There are many people who may only ever have one or two panic attacks in life, often due to a particularly stressful situation. There are also a number of people with panic disorder, however, who find that panic attacks become a regular occurrence and can begin to impact daily life. When this begins to happen, it is important to visit a mental health professional, who may be able to offer strategies for treatment. These may include medication, specific coping mechanisms, and talk therapy to deal with specific phobias or triggers, among others. Though treatment will take time, many people with panic disorder find that it is very beneficial.

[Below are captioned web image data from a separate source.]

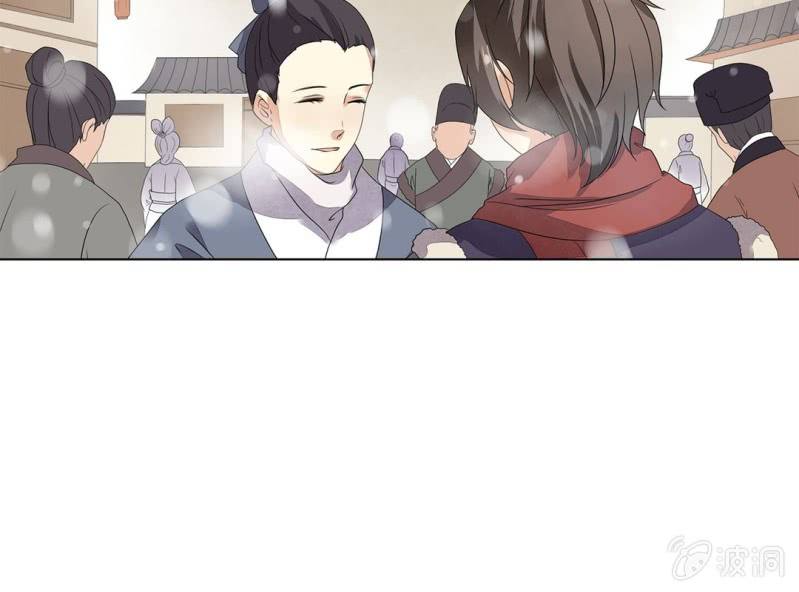《大明1617》第十一话 第10页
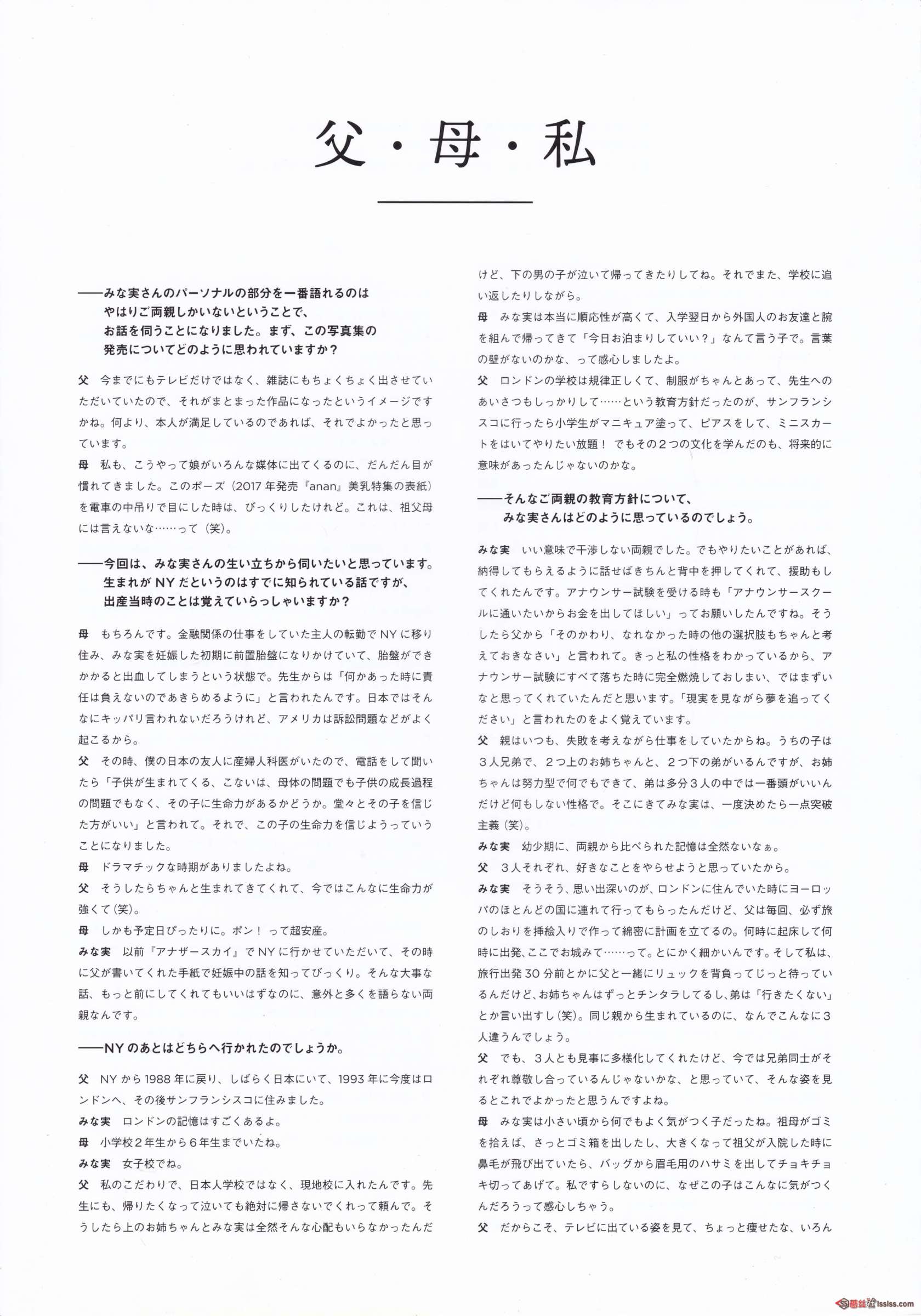 https://www.lss77.com/wp-content/uploads/2024/09/1726683978-f15d337c7007894-1680x2400.jpg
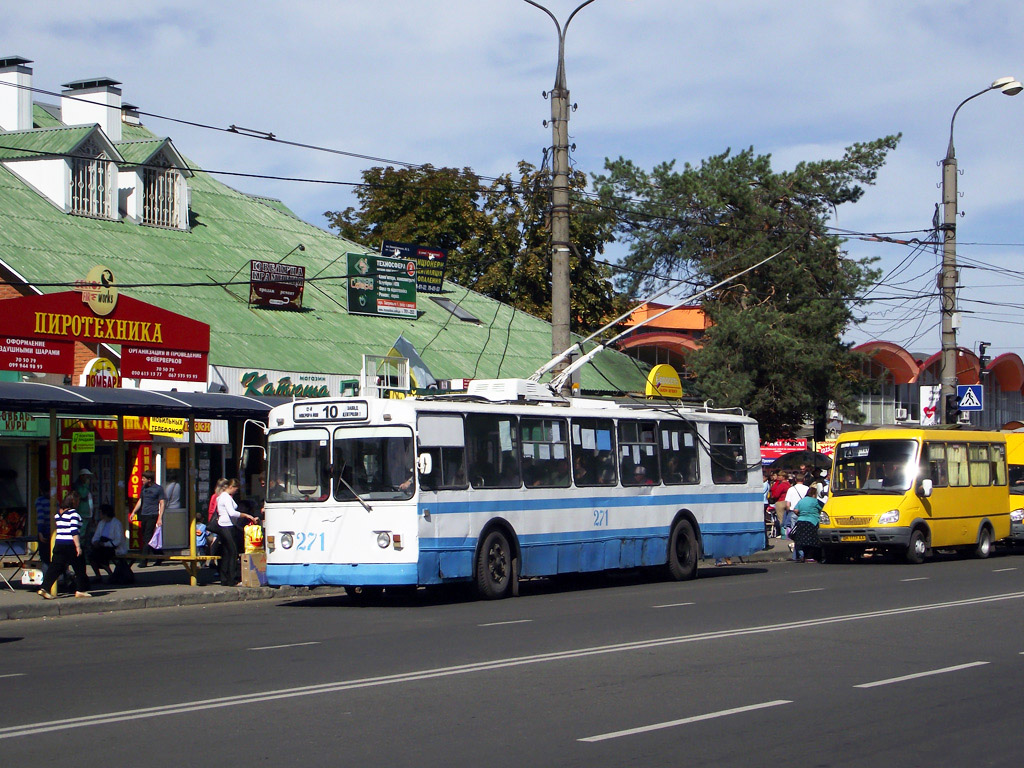 Сумы, ЗиУ-682В-012 [В0А] № 271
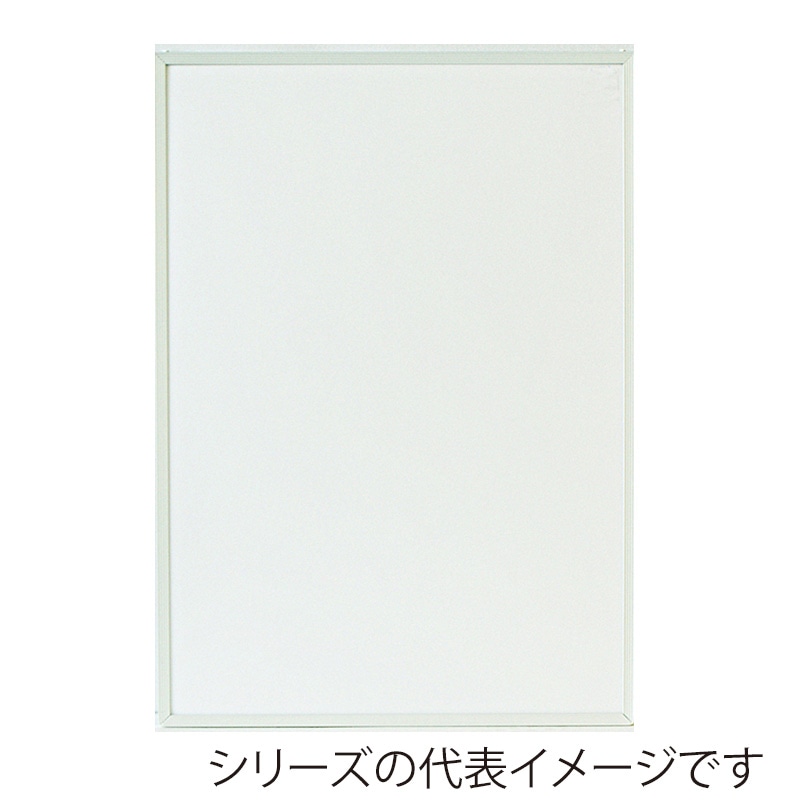 ジャパンアート アルミフレーム エコイレパネ スタンダード B3 ホワイト ST-B3-WH 1枚(ご注文単位1枚)【直送品】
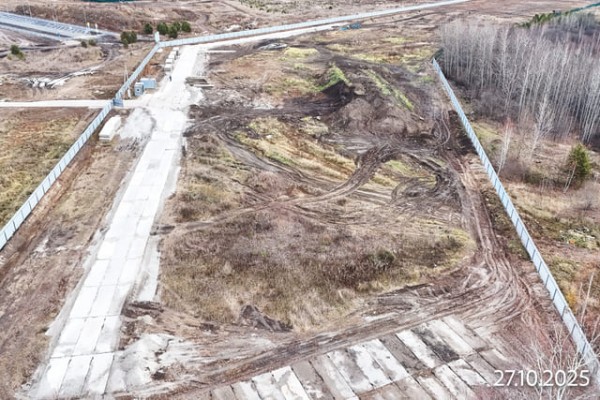 Скандиа. Квартал у Леса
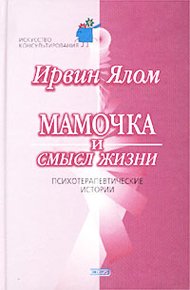 Обложка книги Мамочка и смысл жизни.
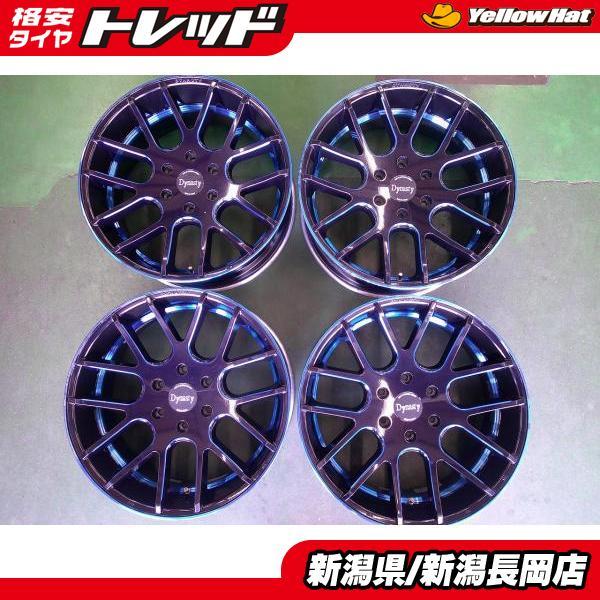訳アリ品 20インチ中古アルミホイール ダイナスティヴェルヴェットV7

Because panic attacks are some of the most common characteristics of people with panic disorder, it is helpful to recognize what those symptoms are and to recognize that the panic attack, though scary, cannot actually cause any damage. Typically, the heart begins to race and breathing becomes more shallow. People will often feel shaky and unsteady, and may feel as if they are flushed or getting chills, often causing a cold sweat. Nausea also commonly accompanies a panic attack, causing people to fear having a heart attack or a stroke, but this is unlikely. A sense of doom tends to exacerbate the panic attack, though most do not last more than ten minutes.
Once a panic attack occurs, people with panic disorder will naturally become fearful of having another one. This can lead to increased anxiety in daily life and avoidance of certain situations where the panic occurred, in addition to social situations, which can quickly worsen the panic disorder. The persistent anxiety makes it more likely that more panic attacks will occur, and the cycle continues. For these reasons, it is important to address the panic, whether it has a specific cause or not, with a qualified professional who can help.